*** Text section Section Begins ***
13 new papers and a video abstract – "The Necessity of Dialectical Naturalism: Marcuse, Bookchin, and Dialectics in the Midst of Ecological Crises"

It’s not quite the middle of August and the September issue of Antipode is out now! Antipode 47(4) really showcases critical geography at its very best: timely topics, engaged research, engaging writing…

We open with Christian Parenti’s 2013 Antipode AAG Lecture, The Environment Making State: Territory, Nature, and Value (which is open access; there’s a video of the lecture itself here); for more on the state’s “natures”, see the next paper, Infrastructure Nation: State Space, Hegemony, and Hydraulic Regionalism in Pakistan by Majed Akhter.

We’re pleased to present here a video abstract featuring Shannon Brincat and Damian Gerber talking about their paper, The Necessity of Dialectical Naturalism: Marcuse, Bookchin, and Dialectics in the Midst of Ecological Crises. Whilst primarily a theoretical analysis focused on the work of Marcuse and Bookchin, their paper, they contend, has important implications for ecological praxis. It exposes the ontological hole at the heart of the dominant (mis)conceptualisation of society and nature that leads to an inability to grapple with the interrelated ecological crises (climatic, biospheric and oceanic) of the present. This dominant understanding does not see the relationality and inclusivity of human communities, biological life and earth-systems–what Shannon and Damian call the “human and nature affinity”–but artificially separates such parts from the whole. They outline how a dialectical approach directly located within the ecological conditions of human society can offer the social resources necessary to sublate the contradictions of alienation, domination and destruction endemic to contemporary social life and its tragic split between nature and human.
*** Text section Section Ends ***
→ **Requirement**
Answer these questions from the announcement:
(a) Which issue of Antipode does it describe?
(b) Who gave the 2013 Antipode AAG Lecture?
(c) Who appears in the video abstract?
The rows have no connection to the announcement above.
*** Source data Section Begins ***
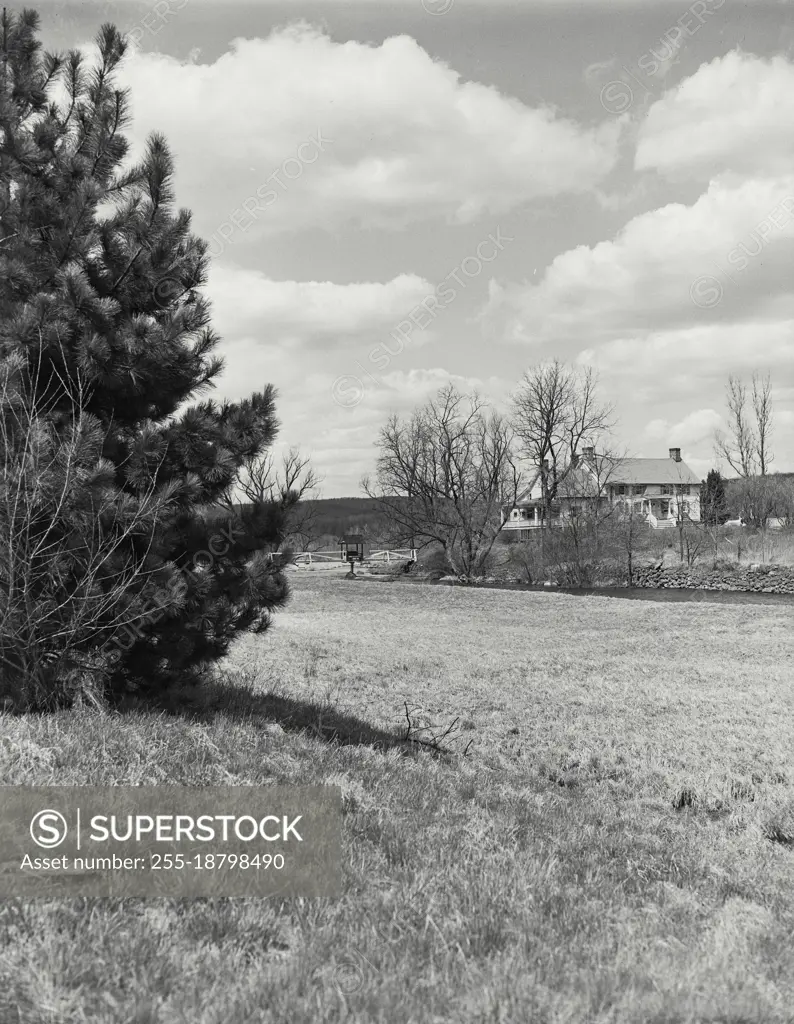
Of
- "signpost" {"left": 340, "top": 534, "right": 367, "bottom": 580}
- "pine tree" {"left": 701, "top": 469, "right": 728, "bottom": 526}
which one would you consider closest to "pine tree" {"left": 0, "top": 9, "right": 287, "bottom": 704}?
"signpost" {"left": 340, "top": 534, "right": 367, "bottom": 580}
*** Source data Section Ends ***
→ **Solution for this problem**
(a) Antipode 47(4), the September issue.
(b) Christian Parenti.
(c) Shannon Brincat and Damian Gerber.